DMCC is a starting material for the insecticide class of the dimethyl carbamates which act as inhibitors of acetylcholinesterase, including dimetilane, and the related compounds isolane, pirimicarb and triazamate.

The quaternary ammonium compounds neostigmine finds pharmaceutical applications as acetylcholinesterase inhibitors. It is obtained from 3-(dimethylamino)phenol and DMCC and subsequent quaternization with methyl bromide or dimethyl sulfate

and pyridostigmine, which is obtainable from 3-hydroxypyridine and DMCC and subsequent reaction with methyl bromide.

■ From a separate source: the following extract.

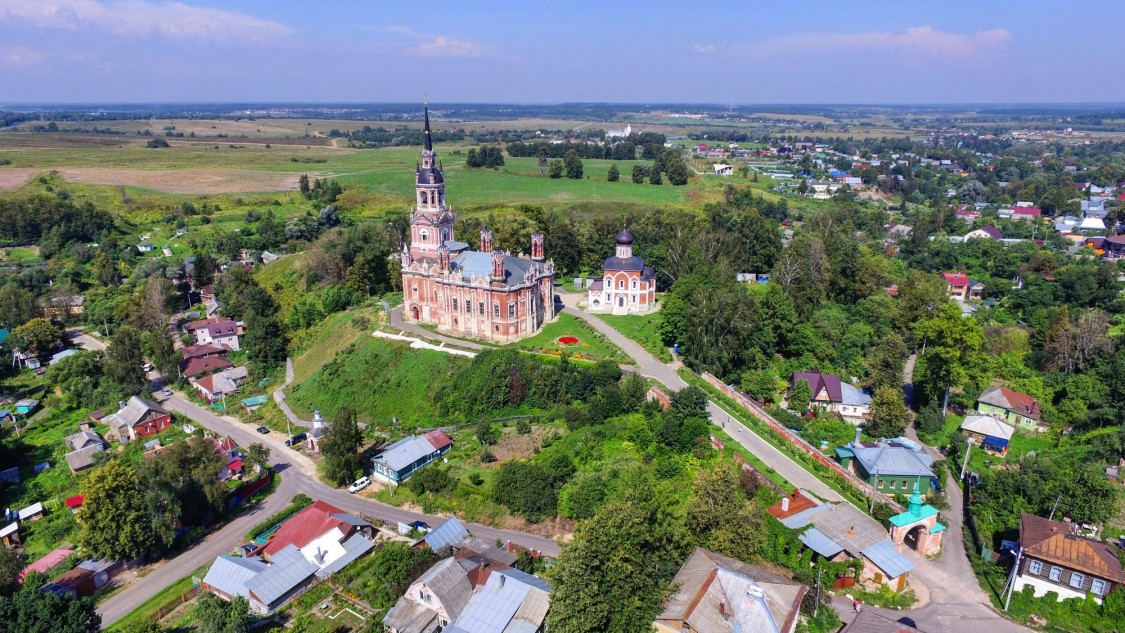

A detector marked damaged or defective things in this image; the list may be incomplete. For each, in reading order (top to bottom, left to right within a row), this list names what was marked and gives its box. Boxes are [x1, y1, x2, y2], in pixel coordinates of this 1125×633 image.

rusty roof [1021, 514, 1125, 584]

DMCC is also used in the synthesis of the benzodiazepine camazepam.

==Applications==
Dimethylcarbamoyl chloride has a role to play in phenylurea herbicides. Conceptually, it can be used in the following list of agents: Anisuron, Chloreturon, Chlorotoluron, Chloroxuron, DCMU, Difenoxuron, Dimefuron, Fenuron, Fluometuron, Fluothiuron, Isoproturon, Isouron, Karbutilate, Methiuron, Metoxuron, Monuron, Parafluron, Phenobenzuron, Tetrafluron, Trimefluor.

S-35836-1 (fig 6), meropenem pyrolan, bambuterol & ABT-299 are other known examples.